January 25, 2015 |  Scott Hannaford | Canberra Times reporter

The lobby group representing adult shops has called on the ACT government to ban the sale of cigarettes from supermarkets and service stations and to restrict their sale to adult-only stores.

In a submission to the ACT Government, Eros argues that allowing children to see cigarettes being purchased by their parents alongside groceries, petrol and other everyday items detracts from the harm minimisation messages the government is trying to send.

Forcing the sale of tobacco and other products such as so-called legal highs, adult toys and clothing into over-18 only stores would also create a network of retailers who could eventually sell medical and recreational marijuana, which Eros spokesman Robbie Swan said was inevitable following changes to legislation in the United States and elsewhere.

“We’re already encouraging our members to get tobacco licences because we think it makes sense. We’re seeing growing markets in a range of herbal products, which aren’t appropriate for kids, so why not have all of these products sold through stores that are restricted to adults only?,” Mr Swan said.

“The ACT Government will have shown the foresight and good managerial style in organising ‘adults only’ retailing to the point where they have a ready made network with all the necessary restrictions, safeguards and licences in place to handle the next generation of social tonics and medicines that will sweep over Australia … chemists, supermarkets and service stations are not the right place to sell these,” he said.

Currently the ACT has around 300 age-restricted premises which include pubs, clubs, TABs, adult stores and brothels.

Manager of the Ainslie IGA supermarket Manuel Xyrakis is one retailer who investigated moving tobacco products out of his supermarket, but said he faced a backlash from customers when he floated the idea with them.

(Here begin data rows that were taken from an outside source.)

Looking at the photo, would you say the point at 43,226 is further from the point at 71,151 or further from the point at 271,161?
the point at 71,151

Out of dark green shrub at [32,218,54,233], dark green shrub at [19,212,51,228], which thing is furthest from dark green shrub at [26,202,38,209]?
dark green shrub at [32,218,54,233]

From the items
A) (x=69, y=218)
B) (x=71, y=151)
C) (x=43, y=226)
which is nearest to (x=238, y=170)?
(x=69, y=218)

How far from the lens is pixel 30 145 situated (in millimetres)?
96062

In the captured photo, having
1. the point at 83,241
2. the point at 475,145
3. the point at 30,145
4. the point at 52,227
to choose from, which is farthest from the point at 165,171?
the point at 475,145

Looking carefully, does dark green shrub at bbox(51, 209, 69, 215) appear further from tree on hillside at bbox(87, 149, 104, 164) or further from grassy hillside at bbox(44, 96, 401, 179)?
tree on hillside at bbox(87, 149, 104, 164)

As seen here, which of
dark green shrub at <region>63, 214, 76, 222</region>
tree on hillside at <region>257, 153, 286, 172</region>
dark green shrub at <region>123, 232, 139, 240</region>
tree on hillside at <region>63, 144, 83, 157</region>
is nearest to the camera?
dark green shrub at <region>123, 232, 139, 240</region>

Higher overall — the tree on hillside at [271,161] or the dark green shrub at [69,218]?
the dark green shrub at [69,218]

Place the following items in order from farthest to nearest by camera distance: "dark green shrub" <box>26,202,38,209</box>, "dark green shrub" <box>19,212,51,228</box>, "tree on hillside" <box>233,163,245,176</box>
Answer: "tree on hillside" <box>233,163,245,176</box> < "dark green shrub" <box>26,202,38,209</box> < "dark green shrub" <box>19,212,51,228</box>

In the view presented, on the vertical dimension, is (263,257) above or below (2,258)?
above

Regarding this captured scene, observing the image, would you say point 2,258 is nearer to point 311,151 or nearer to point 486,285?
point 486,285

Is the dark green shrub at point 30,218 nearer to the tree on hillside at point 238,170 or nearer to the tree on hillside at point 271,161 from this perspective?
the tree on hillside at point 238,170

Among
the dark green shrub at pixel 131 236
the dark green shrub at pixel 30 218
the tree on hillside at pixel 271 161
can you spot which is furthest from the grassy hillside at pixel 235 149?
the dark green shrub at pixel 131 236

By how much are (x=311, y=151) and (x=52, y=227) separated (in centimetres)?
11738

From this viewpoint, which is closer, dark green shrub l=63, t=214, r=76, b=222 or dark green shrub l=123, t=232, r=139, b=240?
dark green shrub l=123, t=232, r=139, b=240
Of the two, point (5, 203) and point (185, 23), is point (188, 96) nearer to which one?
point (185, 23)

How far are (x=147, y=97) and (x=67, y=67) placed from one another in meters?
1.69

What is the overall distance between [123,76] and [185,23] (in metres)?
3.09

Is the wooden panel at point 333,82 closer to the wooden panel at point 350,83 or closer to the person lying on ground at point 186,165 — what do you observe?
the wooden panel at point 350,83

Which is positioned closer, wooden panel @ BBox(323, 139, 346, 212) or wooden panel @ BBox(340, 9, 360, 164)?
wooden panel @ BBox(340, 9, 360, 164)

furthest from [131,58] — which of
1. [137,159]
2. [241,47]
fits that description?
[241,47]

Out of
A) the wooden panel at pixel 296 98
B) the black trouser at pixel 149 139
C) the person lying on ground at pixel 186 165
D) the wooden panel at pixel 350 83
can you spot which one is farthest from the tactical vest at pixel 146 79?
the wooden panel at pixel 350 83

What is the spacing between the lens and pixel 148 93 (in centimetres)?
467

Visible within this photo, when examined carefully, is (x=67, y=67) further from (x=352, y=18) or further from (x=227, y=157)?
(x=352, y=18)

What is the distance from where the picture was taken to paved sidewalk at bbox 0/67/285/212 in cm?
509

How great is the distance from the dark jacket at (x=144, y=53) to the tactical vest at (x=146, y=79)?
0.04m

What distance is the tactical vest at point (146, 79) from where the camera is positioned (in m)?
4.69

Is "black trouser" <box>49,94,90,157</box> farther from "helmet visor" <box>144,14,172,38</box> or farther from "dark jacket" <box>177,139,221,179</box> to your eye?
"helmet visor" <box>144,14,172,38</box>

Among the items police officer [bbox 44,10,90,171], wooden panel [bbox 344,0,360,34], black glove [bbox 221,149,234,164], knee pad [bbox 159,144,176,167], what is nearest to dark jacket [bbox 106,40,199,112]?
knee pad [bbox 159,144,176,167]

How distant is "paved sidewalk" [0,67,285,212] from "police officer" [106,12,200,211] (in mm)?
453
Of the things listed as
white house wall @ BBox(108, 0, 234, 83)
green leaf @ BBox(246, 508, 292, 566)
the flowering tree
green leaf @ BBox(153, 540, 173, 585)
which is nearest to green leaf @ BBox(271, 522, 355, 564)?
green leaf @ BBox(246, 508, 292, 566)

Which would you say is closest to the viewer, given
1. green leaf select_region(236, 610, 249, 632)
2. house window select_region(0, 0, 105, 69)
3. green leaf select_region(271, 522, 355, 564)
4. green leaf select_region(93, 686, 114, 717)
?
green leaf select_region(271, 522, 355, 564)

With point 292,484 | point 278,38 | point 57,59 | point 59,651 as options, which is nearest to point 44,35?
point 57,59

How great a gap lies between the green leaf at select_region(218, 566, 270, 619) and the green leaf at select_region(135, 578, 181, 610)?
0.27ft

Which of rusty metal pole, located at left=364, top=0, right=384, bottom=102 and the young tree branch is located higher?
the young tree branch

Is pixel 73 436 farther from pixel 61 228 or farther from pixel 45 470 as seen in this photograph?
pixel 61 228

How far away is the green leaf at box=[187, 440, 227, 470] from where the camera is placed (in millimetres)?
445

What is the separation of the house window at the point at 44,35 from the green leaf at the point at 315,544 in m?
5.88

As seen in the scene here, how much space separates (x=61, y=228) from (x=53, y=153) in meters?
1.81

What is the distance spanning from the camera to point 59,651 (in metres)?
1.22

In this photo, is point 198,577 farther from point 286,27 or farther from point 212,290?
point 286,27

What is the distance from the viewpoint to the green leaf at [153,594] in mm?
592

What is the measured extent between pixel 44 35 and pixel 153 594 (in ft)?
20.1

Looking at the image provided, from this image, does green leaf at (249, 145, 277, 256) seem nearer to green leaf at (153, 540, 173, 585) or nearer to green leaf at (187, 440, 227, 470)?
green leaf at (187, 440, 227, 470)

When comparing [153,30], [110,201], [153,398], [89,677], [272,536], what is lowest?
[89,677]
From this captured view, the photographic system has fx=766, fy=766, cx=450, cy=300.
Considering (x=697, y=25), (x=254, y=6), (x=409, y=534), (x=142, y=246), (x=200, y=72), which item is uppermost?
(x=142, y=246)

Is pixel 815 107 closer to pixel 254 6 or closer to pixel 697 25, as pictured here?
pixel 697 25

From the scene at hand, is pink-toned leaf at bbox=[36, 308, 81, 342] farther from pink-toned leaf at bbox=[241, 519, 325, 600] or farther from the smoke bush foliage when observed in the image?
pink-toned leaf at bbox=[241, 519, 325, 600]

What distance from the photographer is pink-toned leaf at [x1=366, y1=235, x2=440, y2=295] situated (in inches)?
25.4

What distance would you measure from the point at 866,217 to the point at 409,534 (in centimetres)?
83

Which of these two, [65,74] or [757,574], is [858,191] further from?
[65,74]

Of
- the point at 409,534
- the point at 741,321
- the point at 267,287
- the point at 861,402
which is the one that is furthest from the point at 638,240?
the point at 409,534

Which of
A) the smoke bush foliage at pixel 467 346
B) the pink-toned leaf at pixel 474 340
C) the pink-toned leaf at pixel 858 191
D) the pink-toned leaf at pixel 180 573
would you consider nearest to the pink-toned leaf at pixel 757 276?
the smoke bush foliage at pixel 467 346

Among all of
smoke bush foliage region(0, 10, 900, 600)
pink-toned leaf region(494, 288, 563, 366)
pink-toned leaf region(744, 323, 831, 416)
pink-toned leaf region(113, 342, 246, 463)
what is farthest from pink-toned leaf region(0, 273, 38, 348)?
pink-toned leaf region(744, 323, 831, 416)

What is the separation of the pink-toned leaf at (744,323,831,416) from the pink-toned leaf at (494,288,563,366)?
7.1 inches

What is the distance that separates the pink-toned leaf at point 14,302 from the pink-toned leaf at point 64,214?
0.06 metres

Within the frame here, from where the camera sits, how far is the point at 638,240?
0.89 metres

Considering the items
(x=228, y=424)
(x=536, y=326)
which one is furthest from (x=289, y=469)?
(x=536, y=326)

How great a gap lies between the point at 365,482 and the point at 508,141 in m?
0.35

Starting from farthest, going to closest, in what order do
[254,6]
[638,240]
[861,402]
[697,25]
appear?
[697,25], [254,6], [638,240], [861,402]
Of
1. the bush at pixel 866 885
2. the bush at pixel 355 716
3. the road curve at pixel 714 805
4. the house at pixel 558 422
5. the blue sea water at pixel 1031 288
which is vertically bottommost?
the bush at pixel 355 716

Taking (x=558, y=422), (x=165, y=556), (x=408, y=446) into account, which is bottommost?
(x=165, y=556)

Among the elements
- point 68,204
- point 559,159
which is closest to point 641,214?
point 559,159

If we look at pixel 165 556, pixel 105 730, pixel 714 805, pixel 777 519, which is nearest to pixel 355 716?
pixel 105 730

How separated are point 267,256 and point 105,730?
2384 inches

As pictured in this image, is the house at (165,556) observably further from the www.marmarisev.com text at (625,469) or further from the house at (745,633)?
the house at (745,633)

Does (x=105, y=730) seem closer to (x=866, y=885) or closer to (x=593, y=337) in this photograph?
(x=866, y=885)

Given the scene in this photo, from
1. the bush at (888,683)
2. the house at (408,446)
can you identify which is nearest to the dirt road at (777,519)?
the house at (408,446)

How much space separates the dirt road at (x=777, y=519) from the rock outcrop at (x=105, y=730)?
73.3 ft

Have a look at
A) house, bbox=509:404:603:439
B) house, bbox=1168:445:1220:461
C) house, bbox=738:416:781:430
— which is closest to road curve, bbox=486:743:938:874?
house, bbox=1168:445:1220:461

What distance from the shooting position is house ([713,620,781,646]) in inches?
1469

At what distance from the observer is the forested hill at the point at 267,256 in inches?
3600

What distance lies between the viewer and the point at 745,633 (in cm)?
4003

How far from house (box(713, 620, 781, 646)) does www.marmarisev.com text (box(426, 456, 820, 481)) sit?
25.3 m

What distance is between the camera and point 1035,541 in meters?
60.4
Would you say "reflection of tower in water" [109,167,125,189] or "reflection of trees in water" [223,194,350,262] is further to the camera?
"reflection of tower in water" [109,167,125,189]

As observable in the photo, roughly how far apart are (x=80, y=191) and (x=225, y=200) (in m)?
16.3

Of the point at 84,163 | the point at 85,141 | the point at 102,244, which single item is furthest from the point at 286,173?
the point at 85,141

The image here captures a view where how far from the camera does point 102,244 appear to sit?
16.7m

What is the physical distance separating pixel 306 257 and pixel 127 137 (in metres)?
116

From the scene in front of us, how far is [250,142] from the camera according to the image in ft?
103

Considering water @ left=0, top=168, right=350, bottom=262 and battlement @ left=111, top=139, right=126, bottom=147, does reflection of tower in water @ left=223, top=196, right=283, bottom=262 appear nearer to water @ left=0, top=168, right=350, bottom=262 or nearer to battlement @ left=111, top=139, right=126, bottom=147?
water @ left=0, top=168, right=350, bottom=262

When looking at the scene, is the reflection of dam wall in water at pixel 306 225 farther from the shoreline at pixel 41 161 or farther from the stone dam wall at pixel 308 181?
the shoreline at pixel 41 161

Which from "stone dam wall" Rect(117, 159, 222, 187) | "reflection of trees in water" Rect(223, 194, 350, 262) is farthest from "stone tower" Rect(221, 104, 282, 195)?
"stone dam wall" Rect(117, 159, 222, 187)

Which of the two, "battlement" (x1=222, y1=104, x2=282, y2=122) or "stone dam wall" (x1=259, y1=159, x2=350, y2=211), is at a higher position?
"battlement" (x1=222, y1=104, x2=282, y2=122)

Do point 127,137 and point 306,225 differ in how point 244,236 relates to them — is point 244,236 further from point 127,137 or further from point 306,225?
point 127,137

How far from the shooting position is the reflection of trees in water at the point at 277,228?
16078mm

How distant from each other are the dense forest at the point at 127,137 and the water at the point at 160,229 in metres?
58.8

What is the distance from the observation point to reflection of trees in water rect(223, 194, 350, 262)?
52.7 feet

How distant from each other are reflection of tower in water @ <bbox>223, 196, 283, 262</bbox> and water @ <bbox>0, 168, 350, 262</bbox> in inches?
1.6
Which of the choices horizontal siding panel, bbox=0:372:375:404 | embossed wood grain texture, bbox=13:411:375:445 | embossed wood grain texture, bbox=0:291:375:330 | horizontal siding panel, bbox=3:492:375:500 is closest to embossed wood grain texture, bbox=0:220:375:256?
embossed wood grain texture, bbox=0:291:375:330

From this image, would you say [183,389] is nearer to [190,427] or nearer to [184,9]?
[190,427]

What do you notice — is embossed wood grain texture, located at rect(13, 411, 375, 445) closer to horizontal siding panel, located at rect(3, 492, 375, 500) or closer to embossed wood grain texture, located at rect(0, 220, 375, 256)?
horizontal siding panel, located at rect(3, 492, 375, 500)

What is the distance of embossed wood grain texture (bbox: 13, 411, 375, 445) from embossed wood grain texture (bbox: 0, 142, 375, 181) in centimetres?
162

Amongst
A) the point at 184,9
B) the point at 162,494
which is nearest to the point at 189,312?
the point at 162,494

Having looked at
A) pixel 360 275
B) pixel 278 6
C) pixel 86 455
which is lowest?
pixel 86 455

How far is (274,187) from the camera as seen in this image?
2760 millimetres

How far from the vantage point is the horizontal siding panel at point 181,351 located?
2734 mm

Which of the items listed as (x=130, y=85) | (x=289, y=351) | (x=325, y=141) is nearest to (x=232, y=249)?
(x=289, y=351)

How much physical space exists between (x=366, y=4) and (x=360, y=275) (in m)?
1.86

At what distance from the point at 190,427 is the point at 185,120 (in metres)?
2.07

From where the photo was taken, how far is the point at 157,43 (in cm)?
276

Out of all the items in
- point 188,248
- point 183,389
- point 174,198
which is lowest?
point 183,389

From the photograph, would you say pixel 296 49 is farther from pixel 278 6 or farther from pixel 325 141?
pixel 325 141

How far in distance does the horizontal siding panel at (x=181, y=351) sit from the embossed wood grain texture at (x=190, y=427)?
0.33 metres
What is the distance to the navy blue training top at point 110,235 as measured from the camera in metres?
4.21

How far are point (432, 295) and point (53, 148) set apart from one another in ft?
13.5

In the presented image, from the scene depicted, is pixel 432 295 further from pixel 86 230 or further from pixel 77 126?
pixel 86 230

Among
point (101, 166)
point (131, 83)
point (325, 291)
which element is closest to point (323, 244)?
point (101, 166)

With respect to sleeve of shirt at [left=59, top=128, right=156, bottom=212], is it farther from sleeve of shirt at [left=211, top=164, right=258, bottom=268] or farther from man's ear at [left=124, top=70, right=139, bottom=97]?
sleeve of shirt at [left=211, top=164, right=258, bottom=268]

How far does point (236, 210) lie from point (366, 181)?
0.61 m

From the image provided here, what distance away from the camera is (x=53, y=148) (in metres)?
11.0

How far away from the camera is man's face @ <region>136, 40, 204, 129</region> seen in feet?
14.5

“When we renovated we moved the liquor next door (to a separate store) and a couple of customers said to me, ‘Manuel, wouldn’t it be great if we could come in here with our families and not have cigarettes in our face. But when I surveyed our customers, most of them said they’d go elsewhere if we tried to move the cigarettes to the liquor store,” Mr Xyrakis said.

“I don’t smoke, I hate the things, but the reality is that for some small stores cigarettes make up to 50 per cent of their sales, so if you stopped them from selling tobacco all you’d do is force those guys out of business and favour the larger retailers.”

Mr Xyrakis said despite his liquor and supermarket stores sitting side by side and both having a licence to sell tobacco, only about 10 per cent of his tobacco product sales came from the liquor store, with most of his smoking customers preferring to purchase cigarettes along with their groceries.

A spokesman for Health Minister Simon Corbell said ACT Health was preparing its response to the community consultation on the issue, including possible policy options for restricting access to tobacco.

” At this stage, none of the options included in the consultation paper have been ruled in or out,” the spokesman said.